Whenever the snowfall is over, the hard work won’t be. There’s a lot of digging out to do, to get everything back to normal.
“We don’t have an option,” Segarra said. “When it snows, we have to clear the streets.”
Thousands of flights canceled
And if you’re trying to escape this wintry mess by air, forget about it.
Nearly 4,700 flights in and out of the United States had already been canceled as of 11:45 a.m. Tuesday, the flight-tracking website Flightaware.com reported. That’s on top of 2,800 scrubbed Monday. Hundreds more have already been called off for Wednesday.
The hardest-hit airports were in New York, Boston and Philadelphia. Boston’s Logan International Airport won’t reopen until Wednesday.
The major U.S. airlines are offering fee-free rebooking of flights to and from the Northeast through Tuesday.
For some travelers, it was touch and go. Ricardo Canadinhas looked through an ice-coated window on his Virgin Atlantic flight before takeoff. He could barely see. “#isthissafe,” he tweeted.
Amtrak said it was suspending Northeast Regional and Acela Express services between New York and Boston for Tuesday because of the weather.
Other Amtrak train routes in the region will operate at reduced frequencies, the rail line said.
From stocking up to snowball fights
The storm warnings seemed to impress even the most jaded Northeasterner, as groceries flew off store shelves from Brooklyn to Bangor.
Michelle Thompson, a professor who lives in New York, found little left at a Greenwich Village grocery store.
“These are the sorts of supplies New Yorkers need,” she said, gazing at the empty shelves. “Apparently, fresh bread is imperative as well eggs. Don’t forget the dried pasta and sauce!”
It was the same story at the Star Market, where Rafi Menachem shops in Boston. While his wife, a doctor, was stuck at work at Boston Medical Center, he was trying to hold down the fort.
“A majority of the produce, deli meats, eggs, milk and bread were all gone,” he said.
Still, it’s not like everyone was shaking in their snow boots.
As Steve Nogueira, a retired meteorologist who lives in Taunton, Massachusetts, said, “We’re New Englanders,” We’ve done it before.”
And the coastal city of Portsmouth, New Hampshire, could soon be shaking for a different reason. Hundreds have accepted an invitation, via Facebook, to a massive community snowball fight — one that organizer Devin Murphy joked is in the proud tradition dating back to around 1624, when the city was first settled.

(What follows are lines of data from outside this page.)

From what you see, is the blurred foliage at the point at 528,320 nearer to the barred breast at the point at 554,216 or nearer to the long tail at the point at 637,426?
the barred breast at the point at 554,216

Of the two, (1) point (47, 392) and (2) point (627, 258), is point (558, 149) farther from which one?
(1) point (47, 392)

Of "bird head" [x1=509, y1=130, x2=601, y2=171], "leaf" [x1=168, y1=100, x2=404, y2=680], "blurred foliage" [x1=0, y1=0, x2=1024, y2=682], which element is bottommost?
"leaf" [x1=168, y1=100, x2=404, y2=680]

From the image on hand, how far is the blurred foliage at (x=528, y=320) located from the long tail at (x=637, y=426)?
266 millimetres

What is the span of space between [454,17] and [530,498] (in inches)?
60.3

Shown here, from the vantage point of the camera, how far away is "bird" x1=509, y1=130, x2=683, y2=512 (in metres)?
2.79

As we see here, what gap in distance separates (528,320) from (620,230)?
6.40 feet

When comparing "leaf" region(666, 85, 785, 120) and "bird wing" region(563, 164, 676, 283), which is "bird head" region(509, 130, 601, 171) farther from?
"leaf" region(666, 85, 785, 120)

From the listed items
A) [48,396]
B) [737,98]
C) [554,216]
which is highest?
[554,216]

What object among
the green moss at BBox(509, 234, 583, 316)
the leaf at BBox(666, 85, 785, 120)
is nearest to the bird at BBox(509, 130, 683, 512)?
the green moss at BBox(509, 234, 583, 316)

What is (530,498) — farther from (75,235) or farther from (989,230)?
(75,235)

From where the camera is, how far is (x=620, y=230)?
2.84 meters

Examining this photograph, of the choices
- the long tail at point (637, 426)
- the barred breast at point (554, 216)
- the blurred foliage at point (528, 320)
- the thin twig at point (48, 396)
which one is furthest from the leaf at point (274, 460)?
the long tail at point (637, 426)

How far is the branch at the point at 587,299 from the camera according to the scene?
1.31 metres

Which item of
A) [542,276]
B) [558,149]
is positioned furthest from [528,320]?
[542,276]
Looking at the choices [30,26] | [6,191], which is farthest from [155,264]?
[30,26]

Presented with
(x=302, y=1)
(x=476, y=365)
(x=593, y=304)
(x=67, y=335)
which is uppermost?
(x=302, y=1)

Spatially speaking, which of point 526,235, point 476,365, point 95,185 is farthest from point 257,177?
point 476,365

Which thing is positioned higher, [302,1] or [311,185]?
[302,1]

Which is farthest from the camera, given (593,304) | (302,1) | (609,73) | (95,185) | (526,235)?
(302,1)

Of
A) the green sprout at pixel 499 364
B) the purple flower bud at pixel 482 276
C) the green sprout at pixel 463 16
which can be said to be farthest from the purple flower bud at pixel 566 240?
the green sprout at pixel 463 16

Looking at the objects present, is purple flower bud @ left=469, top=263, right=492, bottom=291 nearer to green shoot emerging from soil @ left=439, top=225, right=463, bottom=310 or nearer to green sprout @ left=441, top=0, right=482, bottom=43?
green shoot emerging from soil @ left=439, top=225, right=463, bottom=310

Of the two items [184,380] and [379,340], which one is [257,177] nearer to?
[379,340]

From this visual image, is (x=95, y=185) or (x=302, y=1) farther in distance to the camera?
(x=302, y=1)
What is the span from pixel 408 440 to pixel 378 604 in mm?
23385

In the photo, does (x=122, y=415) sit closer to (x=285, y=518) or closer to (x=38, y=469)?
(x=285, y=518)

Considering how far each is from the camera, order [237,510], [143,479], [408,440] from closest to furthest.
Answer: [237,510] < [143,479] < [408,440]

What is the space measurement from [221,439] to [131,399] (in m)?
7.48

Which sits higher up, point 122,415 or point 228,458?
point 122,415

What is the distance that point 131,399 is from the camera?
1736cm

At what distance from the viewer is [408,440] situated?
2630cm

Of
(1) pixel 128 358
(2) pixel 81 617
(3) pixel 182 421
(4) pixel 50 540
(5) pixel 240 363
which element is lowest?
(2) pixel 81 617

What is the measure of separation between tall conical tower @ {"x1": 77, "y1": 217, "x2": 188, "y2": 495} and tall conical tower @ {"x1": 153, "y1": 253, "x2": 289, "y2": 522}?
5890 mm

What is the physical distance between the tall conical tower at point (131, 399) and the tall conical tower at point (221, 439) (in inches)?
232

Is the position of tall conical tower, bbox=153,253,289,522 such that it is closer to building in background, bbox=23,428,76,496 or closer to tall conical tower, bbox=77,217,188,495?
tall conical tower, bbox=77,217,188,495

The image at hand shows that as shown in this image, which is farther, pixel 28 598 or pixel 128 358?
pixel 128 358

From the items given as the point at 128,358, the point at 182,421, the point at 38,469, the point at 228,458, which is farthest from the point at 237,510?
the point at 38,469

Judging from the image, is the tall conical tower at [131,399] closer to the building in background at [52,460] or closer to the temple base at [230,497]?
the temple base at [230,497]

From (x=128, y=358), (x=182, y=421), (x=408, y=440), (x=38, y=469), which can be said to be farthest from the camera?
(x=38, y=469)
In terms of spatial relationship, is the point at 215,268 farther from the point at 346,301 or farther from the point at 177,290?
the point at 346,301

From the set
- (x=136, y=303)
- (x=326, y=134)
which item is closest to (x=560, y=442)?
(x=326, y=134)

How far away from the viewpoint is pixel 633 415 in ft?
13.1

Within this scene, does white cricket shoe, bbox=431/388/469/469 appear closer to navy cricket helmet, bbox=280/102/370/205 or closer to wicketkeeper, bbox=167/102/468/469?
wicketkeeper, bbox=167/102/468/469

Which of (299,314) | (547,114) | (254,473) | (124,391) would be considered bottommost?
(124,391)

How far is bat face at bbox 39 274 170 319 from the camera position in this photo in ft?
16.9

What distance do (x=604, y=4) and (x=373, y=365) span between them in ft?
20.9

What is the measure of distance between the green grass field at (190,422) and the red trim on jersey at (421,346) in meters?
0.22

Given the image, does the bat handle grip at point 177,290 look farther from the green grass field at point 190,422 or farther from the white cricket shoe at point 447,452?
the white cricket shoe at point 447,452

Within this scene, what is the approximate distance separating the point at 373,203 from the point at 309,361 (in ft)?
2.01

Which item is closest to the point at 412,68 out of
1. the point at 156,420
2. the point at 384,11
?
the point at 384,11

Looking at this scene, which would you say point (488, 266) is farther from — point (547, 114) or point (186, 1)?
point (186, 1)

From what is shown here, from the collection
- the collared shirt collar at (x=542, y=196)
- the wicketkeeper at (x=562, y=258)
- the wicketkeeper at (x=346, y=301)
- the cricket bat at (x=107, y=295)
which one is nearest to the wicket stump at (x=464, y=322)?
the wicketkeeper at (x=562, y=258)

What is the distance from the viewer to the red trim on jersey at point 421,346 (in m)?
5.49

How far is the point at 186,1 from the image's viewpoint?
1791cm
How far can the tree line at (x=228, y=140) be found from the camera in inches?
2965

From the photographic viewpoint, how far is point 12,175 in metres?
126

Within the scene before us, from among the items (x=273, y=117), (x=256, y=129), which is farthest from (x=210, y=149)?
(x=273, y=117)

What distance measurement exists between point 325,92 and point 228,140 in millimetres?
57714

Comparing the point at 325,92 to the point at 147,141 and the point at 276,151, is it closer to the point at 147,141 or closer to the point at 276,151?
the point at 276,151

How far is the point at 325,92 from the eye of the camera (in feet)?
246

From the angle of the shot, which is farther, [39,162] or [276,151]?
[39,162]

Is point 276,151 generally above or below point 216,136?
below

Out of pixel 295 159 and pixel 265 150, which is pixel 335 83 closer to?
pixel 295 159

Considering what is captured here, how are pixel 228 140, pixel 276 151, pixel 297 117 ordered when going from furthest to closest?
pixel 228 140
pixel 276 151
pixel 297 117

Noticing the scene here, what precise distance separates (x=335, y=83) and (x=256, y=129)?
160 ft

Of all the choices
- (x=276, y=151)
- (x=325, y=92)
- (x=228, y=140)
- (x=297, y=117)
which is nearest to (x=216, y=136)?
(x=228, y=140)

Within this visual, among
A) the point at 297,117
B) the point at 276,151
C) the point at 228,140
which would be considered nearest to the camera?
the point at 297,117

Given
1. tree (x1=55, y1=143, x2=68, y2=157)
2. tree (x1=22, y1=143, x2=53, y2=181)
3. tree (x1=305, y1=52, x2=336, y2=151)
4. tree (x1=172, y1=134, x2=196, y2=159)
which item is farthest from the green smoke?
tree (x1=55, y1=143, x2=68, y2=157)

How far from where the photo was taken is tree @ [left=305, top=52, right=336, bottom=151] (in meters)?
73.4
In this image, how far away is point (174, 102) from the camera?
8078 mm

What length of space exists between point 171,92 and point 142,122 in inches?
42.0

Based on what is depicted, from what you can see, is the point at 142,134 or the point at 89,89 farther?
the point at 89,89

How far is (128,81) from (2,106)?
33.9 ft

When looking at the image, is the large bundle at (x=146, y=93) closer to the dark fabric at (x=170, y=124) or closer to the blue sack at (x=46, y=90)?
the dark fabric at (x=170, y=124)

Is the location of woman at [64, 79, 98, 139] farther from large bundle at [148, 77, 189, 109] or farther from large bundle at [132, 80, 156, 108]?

Murphy said parents have asked if their kids are welcome. They are, he said, and the snow should be light and less dangerous. Some of the bars in the small, close-knit New England community will be open to cater to the snowball fight warriors. Murphy called the response tremendous, especially compared with what he got the last two times he tried to organize such an event.
“At this point, it’s just going to be fun,” he said.